Written problem 1:
According to the forum thread, what did the commenter give their brother for Christmas?
Written problem 2:
Duplicate the portion of the forum thread between "Having been one" and "didn't interest me.", inclusive.
Written problem 3:
Write the next part of the forum thread about the Internet traffic that broke stuff, picking up after its final sentence.

Source passage:
------------------------------------

Internet arrived, and broke stuff. (Post HN/Reddit Traffic) - iSloth
http://pingbin.com/2012/12/day-internet-arrived-broke-stuff/

======
kysol
Although I'd seen most before seeing your link the other day, it's still a
nice base list to show people what can be done. I gave my brother a RasPi for
Christmas and although he's struggling to find time to play with it, he's also
wondering he could do. Hopefully when he gets around to reading that list,
it'll inspire him.

In the current TL;DR user ecosystem, anything wordy, or involving use of page
scroll has already lost the attention of most. When was the last time you
heard someone complain that an image was too big (yes I know it happens, but
that's either due to poor UI or just a jerk wad wanting to complain for the
sake of hearing their own voice).

Having been one of the ones that landed on your revamped page, I honestly
wouldn't have stayed around for too long on the original version. I would have
skimmed through the list to see if there was anything relevant to myself,
opened a new tab for each one, then left. The images, although they didn't
give much to the content of the page, made it more enticing to click through,
even on articles that didn't interest me.

------------------------------------

Material:

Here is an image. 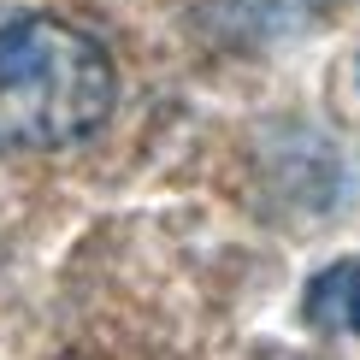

------------------------------------

Expected output 1:
A RasPi.

Expected output 2:
Having been one of the ones that landed on your revamped page, I honestly
wouldn't have stayed around for too long on the original version. I would have
skimmed through the list to see if there was anything relevant to myself,
opened a new tab for each one, then left. The images, although they didn't
give much to the content of the page, made it more enticing to click through,
even on articles that didn't interest me.

Expected output 3:
What you might want to do is follow-ups, get people coming back. A lot will
probably bookmark to read again later when they are interested, but those that
have already got what they wanted are now lost unless you hook them again.

Google+ is alive and kicking (although the HN Community is constantly getting
bombarded with people asking about "Hacking", I would say that a majority of
the users I've seen are worth associating with (compared to FB)). There's a
somewhat active RasPi community there now posting articles about everything
and anything RasPi related. You should probably head over there and give it a
go.

Thanks for the original article as well.

------
Nikkau
If you have cpu issues with a blog post you are doing it wrong.

If your CDN is useless because of cpu burning on your side, you are not using
your CDN.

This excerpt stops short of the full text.